- _Set problem_: Report each line of the records below that contains the word "options" and treat uppercase and lowercase letters as different.

- _Exercise inputs_:
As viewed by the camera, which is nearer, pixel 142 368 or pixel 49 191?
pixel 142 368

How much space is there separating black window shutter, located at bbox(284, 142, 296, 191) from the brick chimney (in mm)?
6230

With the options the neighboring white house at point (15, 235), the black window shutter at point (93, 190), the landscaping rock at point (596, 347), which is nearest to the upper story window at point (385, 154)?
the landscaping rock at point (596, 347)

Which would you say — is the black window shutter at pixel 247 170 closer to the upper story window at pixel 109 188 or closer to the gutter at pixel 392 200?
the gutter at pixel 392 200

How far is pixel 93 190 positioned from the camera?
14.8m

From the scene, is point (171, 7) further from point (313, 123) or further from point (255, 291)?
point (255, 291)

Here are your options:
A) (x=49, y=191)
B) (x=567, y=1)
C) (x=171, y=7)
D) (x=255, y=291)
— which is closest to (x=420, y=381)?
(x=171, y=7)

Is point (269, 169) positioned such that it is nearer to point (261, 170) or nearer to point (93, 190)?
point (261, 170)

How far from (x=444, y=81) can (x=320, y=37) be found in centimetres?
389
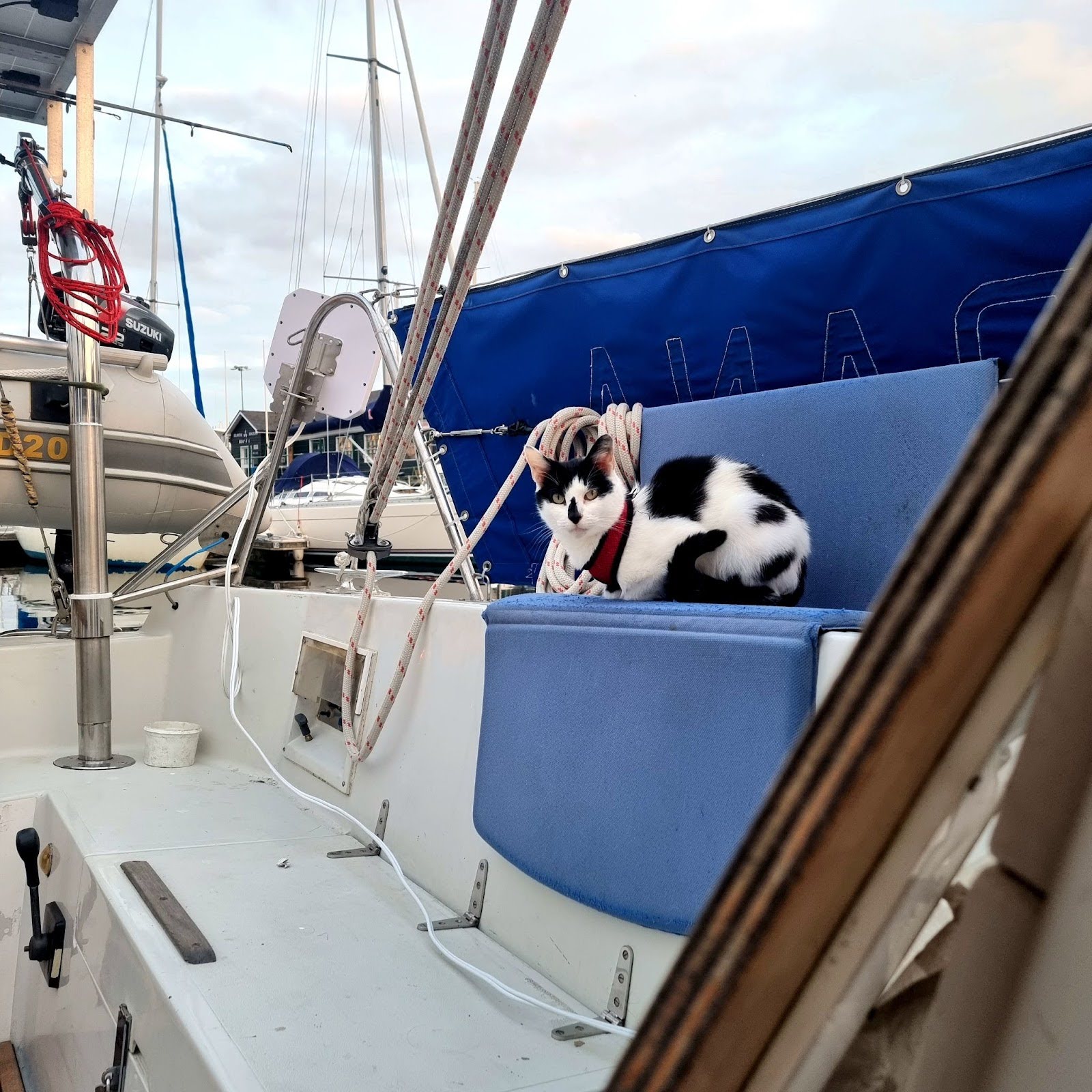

- _Finished task_:
With the options the neighboring white house at point (15, 235), the black window shutter at point (93, 190), the landscaping rock at point (596, 347), which is nearest to the upper story window at point (385, 154)?
Here are your options:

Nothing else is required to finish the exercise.